Flexitrate, an innovative regional citrate anticoagulation (RCA) protocol, was compared to traditional RCA (tRCA) and Heparin anticoagulation protocols in intensive care patients treated with continuous renal replacement therapy (CRRT).

Methods

A single-center, retrospective, cohort study, was done in a 26-bed intensive care unit in a large community hospital. Eighty dialysis sessions (Flexitrate = 2852 h, tRCA = 3580 h and Heparin = 2026 h), performed in 53 patients, were evaluated for filter life, RCA control, and metabolic control.

Results

In the Flexitrate cohort, 3.8% of filters clotted, compared to 16.9% with tRCA and 28.3% with Heparin (p < 0.001 for Flexitrate compared to either tRCA or Heparin).
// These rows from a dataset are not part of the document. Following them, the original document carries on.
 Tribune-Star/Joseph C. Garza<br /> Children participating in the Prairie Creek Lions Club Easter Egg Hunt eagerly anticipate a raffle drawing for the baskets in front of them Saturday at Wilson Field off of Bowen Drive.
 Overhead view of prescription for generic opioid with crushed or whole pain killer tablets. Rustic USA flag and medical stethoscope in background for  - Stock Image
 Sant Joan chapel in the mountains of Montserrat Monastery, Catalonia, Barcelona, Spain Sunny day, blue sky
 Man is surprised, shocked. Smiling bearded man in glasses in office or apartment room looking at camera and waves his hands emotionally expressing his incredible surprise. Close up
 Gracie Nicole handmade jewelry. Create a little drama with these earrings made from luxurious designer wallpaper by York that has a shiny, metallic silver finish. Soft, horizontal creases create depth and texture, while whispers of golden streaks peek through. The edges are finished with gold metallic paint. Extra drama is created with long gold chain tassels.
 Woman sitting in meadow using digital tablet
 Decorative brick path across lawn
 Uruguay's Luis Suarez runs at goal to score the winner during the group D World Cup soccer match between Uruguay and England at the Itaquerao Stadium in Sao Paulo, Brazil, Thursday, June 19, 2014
Filter survival was significantly improved with Flexitrate compared to tRCA (HR 0.24, p = 0.018) or Heparin (HR 0.14, p = 0.004).

Anticoagulation control was superior with Flexitrate with Patient Ionized Calcium out of target a median of 16% of the time, compared to 27% for tRCA (p < 0.001). Filter Ionized Calcium was out of target a median of 6.8% of the time, compared to 23% for tRCA (p = 0.03).

Flexitrate produced significantly less alkalosis, hypernatremia, and hypocalcemia than tRCA, and overall metabolic control was comparable to Heparin anticoagulation. The only adverse metabolic outcome with Flexitrate was increased hypomagnesemia.

Conclusions

The Flexitrate protocol extended filter life, delivered more consistent anticoagulation, and provided superior metabolic control compared to a tRCA protocol. Filter life was superior to Heparin anticoagulation, with similar metabolic control. A randomized control trial comparing these protocols is recommended.

Continuous renal replacement therapy (CRRT) is widely used in intensive care settings for the treatment of acute kidney injury in critically ill patients [1]. CRRT is optimally performed with continuous anticoagulation to allow for adequate and uninterrupted treatments. Anticoagulation is generally provided using either a continuous heparin infusion or a regional citrate anticoagulation protocol (RCA) [2].

The use of RCA has been shown to have potential benefits over heparin anticoagulation in both reduced bleeding risk and extended filter life [3]. Yet, typical protocols are plagued by complexity leading to increased risk of medical error [4]. Additionally, the use of high concentration citrate solutions (2–4%) in most protocols leads to metabolic complications [5,6,7].

In 2006, Tolwani, et al. described the successful implementation of a low concentration (0.5%) RCA protocol which showed excellent metabolic control and filter survival [8].

More recently, computer software has enabled algorithm driven protocols to simplify the provision of RCA and reduce nursing workload, while providing improved filter survival [9, 10].

Flexitrate^{Footnote 1} is an innovative CRRT RCA protocol which combines a low concentration regional citrate solution^{Footnote 2} with computer algorithmic controls designed to proactively adjust anticoagulation, thereby reducing nursing workload, and sources of error. The protocol can be used for either continuous venovenous hemodiafiltration or hemofiltration.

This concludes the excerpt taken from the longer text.